::: SUPPLIED MATERIAL :::

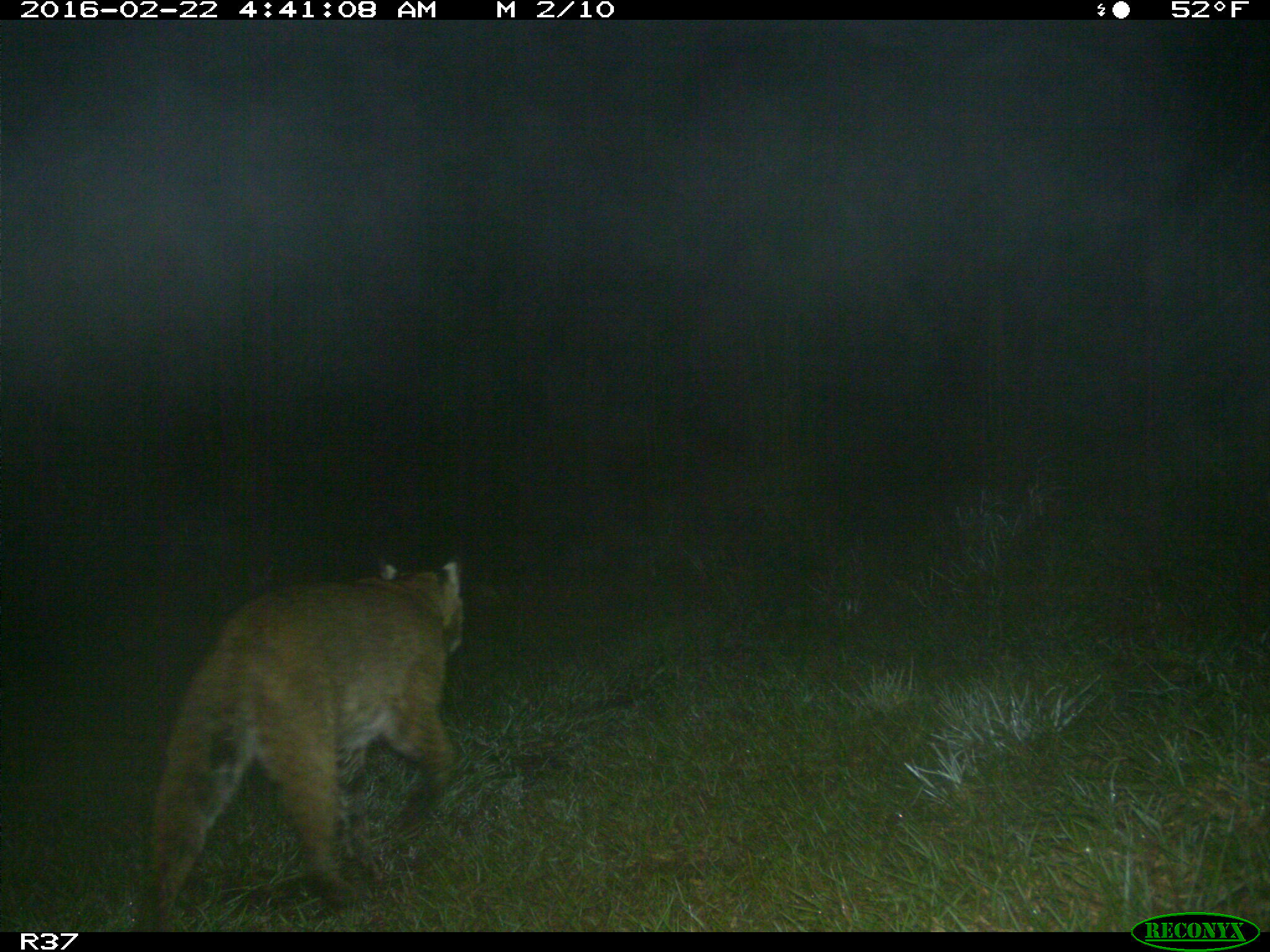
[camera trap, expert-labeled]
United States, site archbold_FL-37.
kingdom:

:::

■ **EXERCISE OBJECTIVE**
Every line above is to be reproduced verbatim, and the pictures are to be omitted.

■ **ANSWER SPACE**
[camera trap, expert-labeled]
United States, site archbold_FL-37.
kingdom:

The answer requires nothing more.